Jumat, 06 Agustus 2010

Hambatan Mengotonomikan Desa


Kenapa pemekaran kabupaten dihentikan sementara ? atau bisa jadi seterusnya !!! itu semua karena tidak suksesnya pelaksanaan Otonomi Daerah (otoda), itu disebabkan oleh factor utama (esensi) karena tidak adanya penguatan pada Desa (otonomi desa) itu sendiri. Ego sektoral yang terlalu kuat, mulai pemerintaha kabupaten sampai pemerintah pusat.  
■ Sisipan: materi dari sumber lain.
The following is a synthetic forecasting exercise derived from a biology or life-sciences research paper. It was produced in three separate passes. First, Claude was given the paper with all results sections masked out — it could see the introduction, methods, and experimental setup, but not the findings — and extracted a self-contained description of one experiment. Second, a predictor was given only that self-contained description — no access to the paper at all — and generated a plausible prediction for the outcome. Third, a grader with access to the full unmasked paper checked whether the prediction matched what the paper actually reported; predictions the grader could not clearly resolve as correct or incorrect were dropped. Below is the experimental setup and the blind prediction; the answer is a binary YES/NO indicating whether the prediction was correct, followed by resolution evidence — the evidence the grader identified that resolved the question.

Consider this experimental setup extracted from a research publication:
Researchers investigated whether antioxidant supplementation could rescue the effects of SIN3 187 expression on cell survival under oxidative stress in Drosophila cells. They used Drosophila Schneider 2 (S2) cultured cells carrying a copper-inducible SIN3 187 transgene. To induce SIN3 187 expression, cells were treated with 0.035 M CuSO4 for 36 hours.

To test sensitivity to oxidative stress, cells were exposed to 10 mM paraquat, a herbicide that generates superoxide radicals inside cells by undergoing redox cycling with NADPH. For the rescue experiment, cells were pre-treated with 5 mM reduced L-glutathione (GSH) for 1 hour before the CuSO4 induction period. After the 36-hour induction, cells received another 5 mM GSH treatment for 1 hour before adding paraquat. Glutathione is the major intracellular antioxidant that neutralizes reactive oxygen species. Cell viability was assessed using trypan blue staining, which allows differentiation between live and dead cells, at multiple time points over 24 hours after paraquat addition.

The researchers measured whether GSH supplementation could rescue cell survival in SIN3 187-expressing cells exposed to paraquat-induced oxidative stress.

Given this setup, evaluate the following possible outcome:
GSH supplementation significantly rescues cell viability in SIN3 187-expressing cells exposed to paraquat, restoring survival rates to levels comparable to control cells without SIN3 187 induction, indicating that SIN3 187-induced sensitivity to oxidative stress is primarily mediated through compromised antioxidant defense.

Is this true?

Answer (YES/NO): NO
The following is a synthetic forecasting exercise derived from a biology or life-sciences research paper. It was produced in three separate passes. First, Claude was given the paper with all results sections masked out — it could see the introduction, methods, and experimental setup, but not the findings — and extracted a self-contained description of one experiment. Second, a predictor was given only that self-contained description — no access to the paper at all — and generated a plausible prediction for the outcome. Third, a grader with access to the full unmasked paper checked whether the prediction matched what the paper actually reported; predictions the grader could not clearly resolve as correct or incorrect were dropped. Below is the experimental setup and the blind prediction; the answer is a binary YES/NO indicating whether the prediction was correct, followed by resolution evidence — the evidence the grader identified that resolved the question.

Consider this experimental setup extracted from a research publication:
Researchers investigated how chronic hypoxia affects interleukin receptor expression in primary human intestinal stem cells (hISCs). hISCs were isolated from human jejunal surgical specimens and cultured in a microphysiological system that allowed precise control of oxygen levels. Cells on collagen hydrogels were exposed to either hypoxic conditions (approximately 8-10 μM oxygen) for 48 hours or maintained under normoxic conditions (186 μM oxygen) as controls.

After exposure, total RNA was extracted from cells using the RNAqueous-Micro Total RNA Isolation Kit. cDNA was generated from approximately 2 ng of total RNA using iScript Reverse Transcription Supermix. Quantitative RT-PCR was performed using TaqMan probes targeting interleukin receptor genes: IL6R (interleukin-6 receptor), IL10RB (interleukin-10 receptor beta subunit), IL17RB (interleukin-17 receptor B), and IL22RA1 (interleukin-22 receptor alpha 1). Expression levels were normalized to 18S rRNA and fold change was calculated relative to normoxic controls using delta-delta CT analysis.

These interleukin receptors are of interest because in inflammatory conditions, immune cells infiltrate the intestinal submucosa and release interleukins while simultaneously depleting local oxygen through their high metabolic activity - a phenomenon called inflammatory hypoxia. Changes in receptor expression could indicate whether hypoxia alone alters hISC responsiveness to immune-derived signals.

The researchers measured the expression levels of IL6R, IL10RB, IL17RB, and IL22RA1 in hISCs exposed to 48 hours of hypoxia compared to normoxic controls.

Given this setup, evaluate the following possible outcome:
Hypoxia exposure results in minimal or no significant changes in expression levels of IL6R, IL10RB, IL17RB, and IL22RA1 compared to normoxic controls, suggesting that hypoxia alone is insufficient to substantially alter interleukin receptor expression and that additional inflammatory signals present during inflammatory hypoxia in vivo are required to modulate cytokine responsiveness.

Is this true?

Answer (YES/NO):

Hal ini semua yang menjadi pemicu keresahan (pendidikan,ekonomi, politik, social, tenaga kerja) di masyarakat yang berkepanjangan. Juga menjadikan program pemerintah tidak capai sasaran (sebagaimana peruntukannya), hampir semua mati suri. Termasuk proses demoratisasi dan reformasi akan pasti berjalan pincang. Karena tidak terjadi proses yang bersamaan di tingkat bawah (desa). Jadinya desa tetap termarjinalkan. Tetap saja rakyat (sebagian besar tinggal di Desa) akan jadi korban pembodohan, korban kemunafikan. Nurut apa kata paduka yang mulia, celakalah bangsa yang cerdas ini. Akan mati kelaparan (rakyat Indonesia) di lumbung padi.(Negeri agraris) Namun tetap kita harus optimis dan lakukan perubahan untuk berubah.

Sebagai sebuah entitas social politik keberadaan desa lebih dahulu dibanding keberadaan sebuah Negara. (tidak ada negara tanpa kumpulan desa-desa). Namun sekali lagi meskipun dengan usia keberadaan yang sudah tua ini tidak membuat perubahan kehidupan di desa menjadi lebih baik tapi justru semakin membebani desa oleh berbagai kekuatan diatasnya, rakyat semakin termarjinalkan dan menjadi korban syahwat politik para penguasa, entah itu eksekutif, legislative, maupun yudikatif  termasuk konco-konconya (maaf, Janganlah selalu sembunyi dibalik “oknum”, ini juga salah satu penomena proses pembodohan di negeri ini). Sengaja saya beri “warna merah” kata oknum diatas, supaya mereka-mereka itu sadar yang sebenar-benarnya sadar, jangan sok jaga institusi, tapi ternyata “korupsi berjamaah” dibalik institusinya sendiri……naudzubillah.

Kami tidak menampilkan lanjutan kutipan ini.